Composite beams with both longitudinal and transverse partial interaction subjected to elevated temperatures

This paper presents a novel numerical model for the analysis of composite steel–concrete beams at elevated temperatures accounting for both longitudinal and transverse interaction. The analytical model is derived by means of the principle of virtual work and its accuracy is validated against limit conditions for which analytical solutions are available in the literature. A robust finite element is presented based on the weak formulation of the partial interaction problem. This element is used to perform an extensive parametric study in which the effects of different thermal distributions on the structural response of a composite beam are considered. As the scope of this study is restricted to lower temperatures, elastic material properties are assumed for all materials while still accounting for their degradation with temperature.

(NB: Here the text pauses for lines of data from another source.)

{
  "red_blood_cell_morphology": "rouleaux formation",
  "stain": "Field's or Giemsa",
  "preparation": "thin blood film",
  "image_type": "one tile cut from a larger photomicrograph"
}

A bilinear constitutive model is adopted for the transverse interface connection to reflect the more realistic case in which an extremely high connection stiffness exists for the bearing condition of the concrete slab against the steel joist, and a relatively weaker stiffness is manifested when the joist and slab are separating; an efficient iterative procedure has been proposed to obtain the convergence to the final solution. Based on the proposed numerical model, the coupling of the transverse and longitudinal connection stiffnesses are investigated for a wide range of parametric values. This study highlights the importance of accounting for the combined actions, i.e. combined tension and shear force, to better identify the stress state at the interface connection and it is concluded that failure to do so might lead to a significant underestimation of the connectors’ available capacity. Finally, a prescriptive failure criterion based on the von Mises yield condition is proposed for shear connectors and, in the proposed form, is shown to be easily applied and suitable for practical applications.